Apple’s Patch Slew

Apple Computer released security patches Wednesday to
fix 20 vulnerabilities affecting its Mac OS X operating system.

The flaws
could be exploited by remote or local attacks and enable the execution of
arbitrary commands, Denial-of-Service attacks or elevated privileges, according to the company.

The company recommends users install Security Update 2005-005 to patch flaws in Apache, AppleScript, Bluetooth, the Finder, the Terminal command line application and the Netinfo Setup Tool, which contains a buffer overflow that could permit arbitrary code execution.

The flaws also include coding errors that can lead to buffer overflows and
execution of code, as well as configuration cock-ups, in which the Bluetooth file exchange service is enabled by default to share files without notifying the user, Apple said.

“Security Update 2005-005 disables Bluetooth file exchange and changes
the location of the default transfer directory on systems where the old
default directory is set,” Apple said. “In addition, new users of a system must now enable Bluetooth file exchange before it is allowed.”
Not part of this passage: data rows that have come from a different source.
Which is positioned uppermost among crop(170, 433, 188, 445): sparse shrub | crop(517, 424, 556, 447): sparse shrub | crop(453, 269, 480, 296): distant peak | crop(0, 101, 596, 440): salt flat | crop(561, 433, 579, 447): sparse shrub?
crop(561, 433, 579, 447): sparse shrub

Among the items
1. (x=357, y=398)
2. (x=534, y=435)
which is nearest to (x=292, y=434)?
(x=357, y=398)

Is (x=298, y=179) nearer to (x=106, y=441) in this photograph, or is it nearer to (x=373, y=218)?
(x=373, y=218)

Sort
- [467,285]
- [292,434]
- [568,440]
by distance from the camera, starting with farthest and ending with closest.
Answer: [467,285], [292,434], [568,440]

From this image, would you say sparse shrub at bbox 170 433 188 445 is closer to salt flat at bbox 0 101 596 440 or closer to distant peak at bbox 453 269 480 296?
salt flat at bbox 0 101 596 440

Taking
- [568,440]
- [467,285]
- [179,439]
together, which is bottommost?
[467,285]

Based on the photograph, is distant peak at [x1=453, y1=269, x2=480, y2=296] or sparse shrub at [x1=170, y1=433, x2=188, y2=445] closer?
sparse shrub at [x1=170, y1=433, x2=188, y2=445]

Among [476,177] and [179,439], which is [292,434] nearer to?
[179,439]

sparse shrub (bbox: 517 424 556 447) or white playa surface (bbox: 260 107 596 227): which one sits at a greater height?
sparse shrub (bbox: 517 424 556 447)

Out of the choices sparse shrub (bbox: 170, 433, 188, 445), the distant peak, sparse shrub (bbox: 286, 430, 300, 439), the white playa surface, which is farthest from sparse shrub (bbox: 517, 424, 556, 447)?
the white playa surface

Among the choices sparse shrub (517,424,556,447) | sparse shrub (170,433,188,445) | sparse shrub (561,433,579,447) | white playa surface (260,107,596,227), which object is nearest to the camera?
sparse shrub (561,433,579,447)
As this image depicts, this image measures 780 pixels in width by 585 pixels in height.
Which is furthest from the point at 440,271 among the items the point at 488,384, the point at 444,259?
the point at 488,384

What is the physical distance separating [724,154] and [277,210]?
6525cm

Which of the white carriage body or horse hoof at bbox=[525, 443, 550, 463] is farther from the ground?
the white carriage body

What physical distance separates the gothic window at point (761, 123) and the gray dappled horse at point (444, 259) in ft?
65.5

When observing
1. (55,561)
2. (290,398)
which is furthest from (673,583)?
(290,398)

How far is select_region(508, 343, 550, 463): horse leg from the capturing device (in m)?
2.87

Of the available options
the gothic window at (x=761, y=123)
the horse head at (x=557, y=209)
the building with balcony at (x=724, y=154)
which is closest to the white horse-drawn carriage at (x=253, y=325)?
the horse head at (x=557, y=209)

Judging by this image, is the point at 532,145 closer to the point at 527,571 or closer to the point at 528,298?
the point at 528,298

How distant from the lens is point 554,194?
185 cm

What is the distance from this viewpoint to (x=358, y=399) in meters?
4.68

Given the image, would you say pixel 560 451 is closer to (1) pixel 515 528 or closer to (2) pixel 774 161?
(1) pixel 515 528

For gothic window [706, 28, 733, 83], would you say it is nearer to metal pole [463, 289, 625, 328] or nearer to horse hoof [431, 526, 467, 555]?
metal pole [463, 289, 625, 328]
Other fixes address a malformed TIFF image that could contain parameters
to result in image data overwriting, and two DOS and
code-execution holes are plugged in libXpm. The update also provides fixes in Directory Services, sudo, LDAP and Server Admin.

Apple issued a round of fixes in January and another batch of updates just over one month ago, which
plugged a dozen flaws in the OS X operating system. Those moves each precipitated last week’s launch of Tiger, the latest version of Apple’s OS.